Well, this post spun out of control. But I will leave it as it is. Let the chips fall where they may. Deal with it: that is what Sojie would be saying if she were here.
BethanyAnne
I’m so sorry to hear this; I hope her family finds peace.
drunken hausfrau
Oh, no… so very, very sad. People drop on and off of comments all the time… and sometimes I wonder where they have gone… usually, they pop back up right about then… how very sad.
That said, I wish to tell you all that I love and appreciate all your comments and posts — even if I don’t always agree, I feel like there is a truly excellent community here. People who I am proud to know. She was one of them. May her passion and energy join that of Steve Gilliard and others to light our way in the cosmos…
SomeGuyWithSomeThing
RIP, Sojourner.
#45: please seek psychiatric help.
phoebes-in-santa fe
#45 was Sojorner’s mother. I can only begin to try to see what was going on with her. There are some heavy-duty odd thoughts expressed.
Pixie
I am so sorry for this young woman and her family. I saw her memorial page and it broke my heart. Rest in peace Sojourner…
Jess
This is truly sad. I remember having some really good exchanges with her, and I remember how excellent she was at defending the liberal position back when we were actually still debating things like the war in Iraq (back before John’s enlightenment). I wish I could have gotten to know her better. My sincere condolences to her mother–thank you for letting us know.
pika
Rest in peace, Sojourner.
freelancer
@Denise:
My heart breaks for you. I hope you find some measure of peace in knowing that the nyms and text here, there are actual people on the other side of the computer screen. These people feel for you and have you in their thoughts.
bystander
I remember her. With the help of Google, I was able to recover some of the Balloon Juice threads where she appeared, and now I recall her more clearly.

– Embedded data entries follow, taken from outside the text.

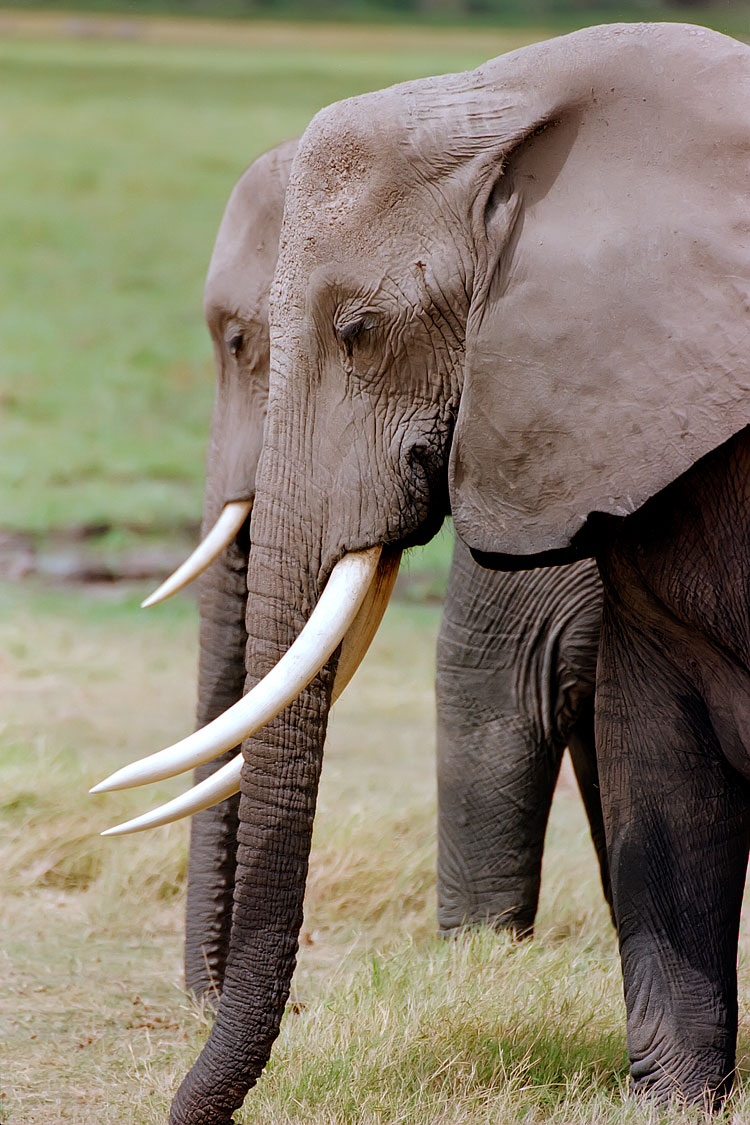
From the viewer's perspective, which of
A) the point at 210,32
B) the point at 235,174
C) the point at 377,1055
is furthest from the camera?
the point at 210,32

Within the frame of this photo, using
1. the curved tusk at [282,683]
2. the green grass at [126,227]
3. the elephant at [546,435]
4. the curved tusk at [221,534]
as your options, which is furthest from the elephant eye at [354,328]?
the green grass at [126,227]

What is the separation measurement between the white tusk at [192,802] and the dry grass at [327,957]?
2.04 ft

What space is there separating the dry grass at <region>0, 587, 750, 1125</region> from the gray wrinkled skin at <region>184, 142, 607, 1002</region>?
0.71 feet

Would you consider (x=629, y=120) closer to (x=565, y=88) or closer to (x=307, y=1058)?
(x=565, y=88)

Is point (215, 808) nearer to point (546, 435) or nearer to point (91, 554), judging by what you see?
point (546, 435)

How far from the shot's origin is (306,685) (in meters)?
2.88

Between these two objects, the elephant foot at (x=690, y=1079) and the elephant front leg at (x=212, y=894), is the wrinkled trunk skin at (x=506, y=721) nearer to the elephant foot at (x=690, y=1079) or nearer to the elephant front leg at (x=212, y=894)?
the elephant front leg at (x=212, y=894)

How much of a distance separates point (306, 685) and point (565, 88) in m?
1.06

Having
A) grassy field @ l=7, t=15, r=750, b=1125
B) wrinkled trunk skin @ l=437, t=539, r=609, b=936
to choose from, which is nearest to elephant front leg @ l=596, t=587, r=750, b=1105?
grassy field @ l=7, t=15, r=750, b=1125

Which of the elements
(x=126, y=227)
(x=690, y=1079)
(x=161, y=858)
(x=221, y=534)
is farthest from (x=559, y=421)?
(x=126, y=227)

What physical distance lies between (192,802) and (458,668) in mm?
1404

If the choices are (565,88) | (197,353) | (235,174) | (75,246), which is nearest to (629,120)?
(565,88)

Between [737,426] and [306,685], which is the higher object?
[737,426]

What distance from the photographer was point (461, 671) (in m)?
4.13
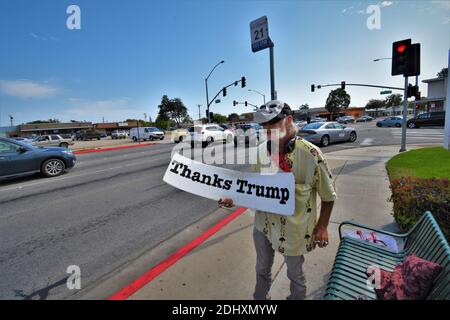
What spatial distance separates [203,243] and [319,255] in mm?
1613

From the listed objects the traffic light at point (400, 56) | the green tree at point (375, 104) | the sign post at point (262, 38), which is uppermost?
the green tree at point (375, 104)

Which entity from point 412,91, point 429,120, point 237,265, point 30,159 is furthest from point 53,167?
point 429,120

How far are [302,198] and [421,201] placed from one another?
204 cm

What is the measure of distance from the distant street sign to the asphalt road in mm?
3532

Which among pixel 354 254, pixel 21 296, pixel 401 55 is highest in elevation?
pixel 401 55

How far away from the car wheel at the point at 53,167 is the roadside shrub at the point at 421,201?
10293mm

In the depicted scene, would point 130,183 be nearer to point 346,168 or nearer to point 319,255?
point 319,255

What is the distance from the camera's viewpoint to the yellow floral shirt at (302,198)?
1828 mm

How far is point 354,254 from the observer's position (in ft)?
7.59

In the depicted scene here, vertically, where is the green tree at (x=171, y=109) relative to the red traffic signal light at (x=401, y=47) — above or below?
above

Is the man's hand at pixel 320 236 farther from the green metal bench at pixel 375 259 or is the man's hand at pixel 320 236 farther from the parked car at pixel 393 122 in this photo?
the parked car at pixel 393 122

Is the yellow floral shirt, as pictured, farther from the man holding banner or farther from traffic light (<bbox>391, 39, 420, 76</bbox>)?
traffic light (<bbox>391, 39, 420, 76</bbox>)

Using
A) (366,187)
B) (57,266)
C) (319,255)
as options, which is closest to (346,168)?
(366,187)

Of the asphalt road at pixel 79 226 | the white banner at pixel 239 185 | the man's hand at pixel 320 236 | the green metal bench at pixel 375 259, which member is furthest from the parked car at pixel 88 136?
the man's hand at pixel 320 236
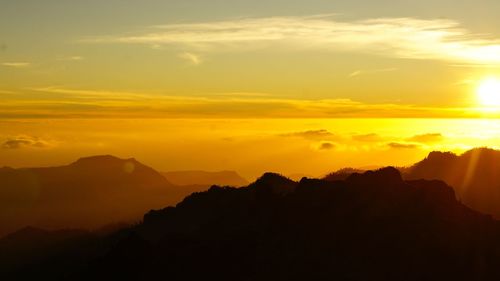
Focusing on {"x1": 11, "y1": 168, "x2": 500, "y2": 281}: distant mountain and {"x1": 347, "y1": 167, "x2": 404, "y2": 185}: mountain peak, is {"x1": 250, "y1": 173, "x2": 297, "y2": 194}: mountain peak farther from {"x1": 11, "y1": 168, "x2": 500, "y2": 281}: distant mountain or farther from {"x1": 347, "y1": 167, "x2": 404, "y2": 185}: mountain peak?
{"x1": 347, "y1": 167, "x2": 404, "y2": 185}: mountain peak

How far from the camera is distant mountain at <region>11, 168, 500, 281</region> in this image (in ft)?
399

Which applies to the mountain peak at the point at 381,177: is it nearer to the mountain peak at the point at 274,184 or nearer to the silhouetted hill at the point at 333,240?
the silhouetted hill at the point at 333,240

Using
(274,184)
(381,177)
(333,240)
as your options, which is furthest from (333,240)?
(274,184)

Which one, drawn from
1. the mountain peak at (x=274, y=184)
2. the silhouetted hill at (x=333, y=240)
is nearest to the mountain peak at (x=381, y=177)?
the silhouetted hill at (x=333, y=240)

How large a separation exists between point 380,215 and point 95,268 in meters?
74.8

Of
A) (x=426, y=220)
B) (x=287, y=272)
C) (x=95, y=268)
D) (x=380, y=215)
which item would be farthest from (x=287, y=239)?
(x=95, y=268)

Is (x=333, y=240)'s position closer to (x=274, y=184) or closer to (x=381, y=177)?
(x=381, y=177)

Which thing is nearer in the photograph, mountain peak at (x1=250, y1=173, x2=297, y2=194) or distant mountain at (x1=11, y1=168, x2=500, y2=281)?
distant mountain at (x1=11, y1=168, x2=500, y2=281)

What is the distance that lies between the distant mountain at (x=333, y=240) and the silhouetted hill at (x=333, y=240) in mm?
208

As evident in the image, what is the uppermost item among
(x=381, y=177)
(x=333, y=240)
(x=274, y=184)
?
(x=381, y=177)

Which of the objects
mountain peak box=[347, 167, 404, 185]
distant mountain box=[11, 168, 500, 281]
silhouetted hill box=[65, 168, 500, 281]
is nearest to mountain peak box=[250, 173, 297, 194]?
distant mountain box=[11, 168, 500, 281]

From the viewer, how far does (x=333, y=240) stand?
130 metres

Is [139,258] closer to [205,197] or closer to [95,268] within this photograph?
[95,268]

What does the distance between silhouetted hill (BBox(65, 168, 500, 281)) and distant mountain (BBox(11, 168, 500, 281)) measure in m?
0.21
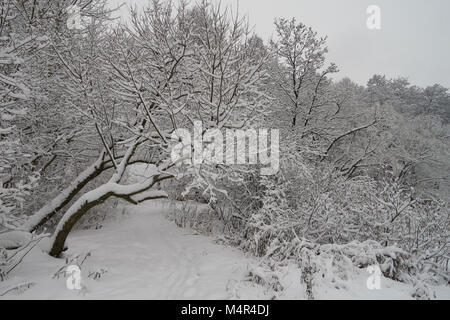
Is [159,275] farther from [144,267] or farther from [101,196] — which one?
[101,196]

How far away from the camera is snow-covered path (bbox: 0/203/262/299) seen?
178 inches

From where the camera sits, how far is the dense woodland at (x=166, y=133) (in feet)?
15.8

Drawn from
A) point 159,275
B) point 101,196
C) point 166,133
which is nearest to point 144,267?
point 159,275

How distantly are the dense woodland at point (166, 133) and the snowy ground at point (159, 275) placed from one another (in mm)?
360

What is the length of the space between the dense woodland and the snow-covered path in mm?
649

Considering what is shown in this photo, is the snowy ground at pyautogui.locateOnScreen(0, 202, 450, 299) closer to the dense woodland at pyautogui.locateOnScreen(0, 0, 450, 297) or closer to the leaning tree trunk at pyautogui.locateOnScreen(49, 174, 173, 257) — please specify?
the dense woodland at pyautogui.locateOnScreen(0, 0, 450, 297)

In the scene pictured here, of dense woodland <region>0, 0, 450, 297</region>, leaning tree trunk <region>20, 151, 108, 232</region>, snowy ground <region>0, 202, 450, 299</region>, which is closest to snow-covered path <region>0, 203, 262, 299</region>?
snowy ground <region>0, 202, 450, 299</region>

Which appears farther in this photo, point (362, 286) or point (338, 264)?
point (338, 264)

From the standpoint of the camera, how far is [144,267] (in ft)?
19.6

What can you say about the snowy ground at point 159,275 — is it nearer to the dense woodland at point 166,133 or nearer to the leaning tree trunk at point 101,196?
the dense woodland at point 166,133
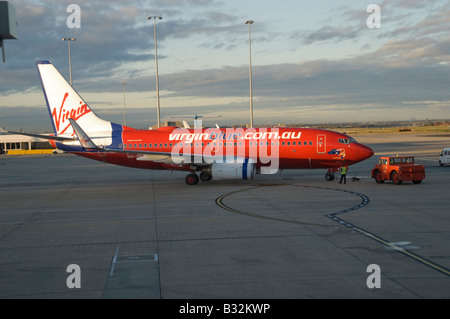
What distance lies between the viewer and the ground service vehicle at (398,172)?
33.2 metres

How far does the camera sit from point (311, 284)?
12336mm

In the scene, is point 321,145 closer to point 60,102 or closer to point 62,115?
point 62,115

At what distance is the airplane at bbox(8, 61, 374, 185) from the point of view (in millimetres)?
36094

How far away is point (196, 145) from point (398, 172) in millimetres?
16583

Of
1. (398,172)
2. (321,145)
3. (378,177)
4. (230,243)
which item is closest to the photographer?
(230,243)

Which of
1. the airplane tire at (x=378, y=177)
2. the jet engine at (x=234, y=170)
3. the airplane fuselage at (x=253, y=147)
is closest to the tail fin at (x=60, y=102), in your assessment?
the airplane fuselage at (x=253, y=147)

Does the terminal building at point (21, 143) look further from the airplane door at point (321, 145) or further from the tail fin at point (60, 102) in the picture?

How profoundly sad. I have missed her voice here, and now – of course – it is well, and truly gone. Such a tragedy for her and everyone who knew her. My condolences to all.
As do we all, Sojourner. As do we all. Rest in peace, dear woman, rest in peace.
Uraniabce
RIP Soujourner and brightest blessings.
Never, never take depression lightly. As a life long sufferer who just recently got a proper diagnosis, I can tell you the damage it can do is incalculable. While I have never been suicidal, depression has played a huge role in the way my life has turned out in ways I’m only beginning to discover. If you even suspect you have depression, seek out help as soon as possible. Believe me, if I’d known what I do now, my life would be a very different place right now.
Batocchio
Condolences.
Fleas correct the era
Just wanted to say how very, very sorry I am. My sympathy to her family and to all who knew her, as well as to those who knew her just through her writing.
Denise
@53 thank you
Something I need to add: she was taking an antidepressant during that acute grief, and it is one that is known to cause suicide. I’m not naming it because the pharma-corps might object with lawyers and I don’t want trouble for your blog, but it is a commonly known prescription.
A friend of mine who once used the same prescription told me how it works to promote suicide. She told me that normally depression, especially the acute depression that is often a normal and healthy, if painful, part of grief, immobilizes you so that even though you might have suicidal thoughts, you don’t act on them.
But the antidepressant lifts the energy up just enough so that the suicidal thoughts remain while the immobilizing effect of acute depression is removed. That was my friend’s description of it, and it makes some sense.
Unfortunately some of us live in a society in which grief is not considered normal, in which grief is considered an illness. Not all of us live in that society, though.
Anyone who is considering suicide needs to first travel. Get at least a thousand miles away in any direction from wherever you are and then look back. You might either move on to a new life or return with a new understanding and a little less pain.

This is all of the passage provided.